Lung cancer kills about a million people every year worldwide, and it is estimated that during the 21st century over 250 million people will die from this aggressive disease. Around 40% of all lung cancer belongs to lung adenocarcinoma. The three most important oncogenes altered in human lung adenocarcinoma are KRAS, EGFR, and EML4/ALK, accounting from more than 50% of patients in western countries to almost 80% of patients in some Asian countries as Korea.
We have previously demonstrated that inhibition of the Notch pathway by using a g-secretase inhibitor (GSI) totally arrest tumor growth in KRAS-driven lung adenocarcinoma in vivo, what is really challenging today in the clinic since there is no targeted therapy for this type of mutation. In an effort to expand this finding to other oncogenic insults important in human lung adenocarcinoma, in the last years we have obtained mouse models to study lung adenocarcinoma-driven by several other oncogenes as EGFR, EML4/ALK and c-MET.
As an example of the work developed in the laboratory, the figure below represents sections of lungs with tumors from EGFRT790M/L858R mice. We are showing that tumor burden present in non treated lung is partially decreased upon treatment with the g-secretase DBZ (notch inhibitor), unchanged by gefitinib treatment as expected since EGFRT790M confers resistance to this TKI. Importantly, when combined both drugs there is a strong inhibition of tumor growth promoted by the re-sensitization of these tumors to gefitinib. We have also shown that Notch inhibition can re-sensitize EGFR-driven lung adenocarcinoma with EGFRC797S mutations to osimertinib. These data offer a new therapeutic opportunity to EGFR mutated patients that after relapse to osimertinib treatment do not have other therapeutic possibility than conventional chemotherapy.
Our interest expands to EML4/ALK and c-MET oncogenic drivers and we are currently trying to understand how these oncogenic insults develop resistance in vivo to dedicated TKIs as alectinib and merestinib respectively. Even more, we are also extending the benefit of Notch inhibition to the first line treatment for KRAS-driven lung adenocarcinoma patients, i.e. platin-based therapy, that is also the last option for EML4/ALK or EGFR patients that relapse to last generations of TKIs.
Our major goal is to develop new treatments in LUAD and translate them into the clinic as fast as possible by performing Phase 1 innovative trials at ICM. To illustrate our interest, we are at the moment starting the procedure to implement a clinical trial at ICM combining osimertinib and Notch inhibitors.
Our results are very encouraging but still we have plenty of open questions :
1) Can we target the Notch pathway in a more rational way, i.e., affecting at minimum the non-tumoral cells?
2) Can we avoid the generation of resistance to targeted therapy?
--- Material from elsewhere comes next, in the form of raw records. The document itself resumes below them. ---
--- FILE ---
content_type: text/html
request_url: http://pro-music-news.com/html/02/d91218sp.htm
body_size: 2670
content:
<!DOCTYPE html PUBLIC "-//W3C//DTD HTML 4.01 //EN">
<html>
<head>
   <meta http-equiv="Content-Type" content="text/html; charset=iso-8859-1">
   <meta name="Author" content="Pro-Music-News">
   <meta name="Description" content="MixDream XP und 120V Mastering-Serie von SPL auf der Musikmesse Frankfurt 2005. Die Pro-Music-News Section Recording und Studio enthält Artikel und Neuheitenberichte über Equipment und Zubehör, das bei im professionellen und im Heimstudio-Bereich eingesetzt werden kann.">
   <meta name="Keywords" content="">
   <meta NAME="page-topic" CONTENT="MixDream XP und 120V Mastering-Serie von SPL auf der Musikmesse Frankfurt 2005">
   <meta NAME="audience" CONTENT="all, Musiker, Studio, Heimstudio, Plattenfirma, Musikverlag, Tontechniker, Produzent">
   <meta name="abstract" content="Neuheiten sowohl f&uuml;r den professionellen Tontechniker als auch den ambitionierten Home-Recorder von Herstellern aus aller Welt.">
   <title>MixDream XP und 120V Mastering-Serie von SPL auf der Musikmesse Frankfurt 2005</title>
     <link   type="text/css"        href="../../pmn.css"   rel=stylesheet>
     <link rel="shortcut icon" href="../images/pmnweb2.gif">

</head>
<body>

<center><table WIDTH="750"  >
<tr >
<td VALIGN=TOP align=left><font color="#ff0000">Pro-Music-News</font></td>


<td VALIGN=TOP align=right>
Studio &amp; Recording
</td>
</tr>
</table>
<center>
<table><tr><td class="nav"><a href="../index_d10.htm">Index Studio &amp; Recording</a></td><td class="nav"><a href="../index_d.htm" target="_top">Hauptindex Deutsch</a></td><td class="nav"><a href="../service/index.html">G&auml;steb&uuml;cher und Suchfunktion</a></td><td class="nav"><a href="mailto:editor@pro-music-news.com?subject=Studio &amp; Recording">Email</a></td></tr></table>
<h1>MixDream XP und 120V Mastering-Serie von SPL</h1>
3) What is the contribution of the stroma in resistance development and/or in Notch pathway activation in the cancer cells?
4) What are the mechanisms for the resistance to Notch inhibition in lung adenocarcinoma?
5) Can we target the MET-induced resistance to osimertinib in EGFR-driven lung adenocarcinoma?
6) What is the crosstalk between epigenetics and the Notch pathway in lung adenocarcinoma? These are some of the questions we would like to address in the coming years in our laboratory.